* _REQUISITOS DEL EJERCICIO_
A. Copia sin cambios la parte del artículo sobre Vladimir Arnold que empieza con las palabras "En realidad, que" y termina con "casos más conocidos.".
B. Según el artículo sobre Vladimir Arnold, ¿son ciertas estas afirmaciones? (i) Arnold murió en París a los 72 años. (ii) Arnold resolvió el 13º problema de Hilbert con más de 30 años. (iii) Grigori Perelman aceptó un millón de euros. Responde sí o no a cada una y cita las palabras del artículo que lo deciden.

* _TEXTO MOSTRADO_
# # # # #

Vladimir Arnold, el matemático de la singularidad
(Un artículo de Pablo Rodríguez Suanzes en la sección de
obituarios de El Mundo del 17 de junio de 2010)
De entre todos los científicos, los matemáticos son
los que tienen más fama de excéntricos. Justa o no la losa, la historia ha
dejado un reguero de ejemplos difícilmente rebatibles. El hecho, si cabe, es
especialmente válido para los ex soviéticos, profesionales curtidos desde muy
pequeños en juegos de números y con una tradición matemática y ajedrecística sin
parangón. Grigori Perelman, que rechazó un millón de euros tras resolver la
Conjetura
de Poincaré, es quizás el caso más extremo, pero no
el único.
Sin embargo, Vladimir
Arnold, fallecido en París, a los 72 años, rompió esos y otros muchos moldes a
lo largo de su dilatada carrera. Brillante exponente de la mejor escuela
soviética, combinó siempre un inusual buen humor con el mayor rigor analítico y
un estilo fluido y accesible. Con apenas 19 años sorprendió a la comunidad
internacional al resolver el 13º problema de Hilbert, uno de los célebres
desafíos que el alemán David Hilbert lanzó en 1900; una hazaña que le abrió las puertas
académicas de toda Europa.
En realidad, que un matemático consiga sus mayores
logros a edad temprana no es extraño. Durante siglos, los grandes genios
registraron sus avances más notables incluso antes de los 20 años. Casos como
los del noruego Niels Henrik Abel o el francés Évariste Galois, fallecidos con
22 y 28 años, son quizás los casos más conocidos.

# # # # #

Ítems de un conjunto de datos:
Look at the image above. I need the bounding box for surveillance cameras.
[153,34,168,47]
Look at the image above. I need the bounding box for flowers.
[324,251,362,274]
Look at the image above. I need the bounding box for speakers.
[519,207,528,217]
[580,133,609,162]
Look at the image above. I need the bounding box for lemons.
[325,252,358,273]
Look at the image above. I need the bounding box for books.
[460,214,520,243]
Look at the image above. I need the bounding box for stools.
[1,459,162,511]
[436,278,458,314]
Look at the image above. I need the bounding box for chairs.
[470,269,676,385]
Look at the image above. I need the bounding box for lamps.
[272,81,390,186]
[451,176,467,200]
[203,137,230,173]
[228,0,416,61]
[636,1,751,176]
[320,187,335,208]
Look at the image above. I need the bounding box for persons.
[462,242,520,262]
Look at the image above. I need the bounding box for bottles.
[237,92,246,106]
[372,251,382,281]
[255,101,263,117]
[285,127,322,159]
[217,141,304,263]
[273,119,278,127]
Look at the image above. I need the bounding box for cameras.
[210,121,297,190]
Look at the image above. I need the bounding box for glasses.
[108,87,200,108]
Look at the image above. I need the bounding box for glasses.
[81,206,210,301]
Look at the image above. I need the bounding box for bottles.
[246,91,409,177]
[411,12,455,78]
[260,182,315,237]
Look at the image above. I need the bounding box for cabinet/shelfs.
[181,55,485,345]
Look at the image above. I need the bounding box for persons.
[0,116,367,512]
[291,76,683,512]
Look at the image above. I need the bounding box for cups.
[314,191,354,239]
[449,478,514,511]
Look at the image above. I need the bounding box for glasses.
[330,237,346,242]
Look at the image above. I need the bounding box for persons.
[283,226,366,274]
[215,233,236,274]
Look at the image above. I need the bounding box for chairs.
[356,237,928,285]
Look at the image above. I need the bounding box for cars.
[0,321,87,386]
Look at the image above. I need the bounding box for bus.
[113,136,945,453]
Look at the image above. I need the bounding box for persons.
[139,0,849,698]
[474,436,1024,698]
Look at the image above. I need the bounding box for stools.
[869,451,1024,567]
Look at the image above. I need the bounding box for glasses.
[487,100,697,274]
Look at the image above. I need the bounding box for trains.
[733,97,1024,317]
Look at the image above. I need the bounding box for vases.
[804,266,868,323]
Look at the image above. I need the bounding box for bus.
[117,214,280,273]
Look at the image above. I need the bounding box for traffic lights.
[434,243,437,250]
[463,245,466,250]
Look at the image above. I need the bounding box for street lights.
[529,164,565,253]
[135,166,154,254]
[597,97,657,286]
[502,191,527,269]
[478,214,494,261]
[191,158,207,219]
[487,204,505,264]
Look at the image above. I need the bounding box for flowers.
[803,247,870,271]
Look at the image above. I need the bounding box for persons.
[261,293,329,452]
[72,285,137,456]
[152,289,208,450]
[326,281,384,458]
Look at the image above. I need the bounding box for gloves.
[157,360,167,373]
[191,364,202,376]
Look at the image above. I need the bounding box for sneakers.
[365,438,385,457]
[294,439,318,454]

# # # # #

* _LOS RESULTADOS_
A.
En realidad, que un matemático consiga sus mayores
logros a edad temprana no es extraño. Durante siglos, los grandes genios
registraron sus avances más notables incluso antes de los 20 años. Casos como
los del noruego Niels Henrik Abel o el francés Évariste Galois, fallecidos con
22 y 28 años, son quizás los casos más conocidos.

B.
(i) Sí: «fallecido en París, a los 72 años».
(ii) No: «Con apenas 19 años sorprendió a la comunidad internacional al resolver el 13º problema de Hilbert».
(iii) No: «Grigori Perelman, que rechazó un millón de euros».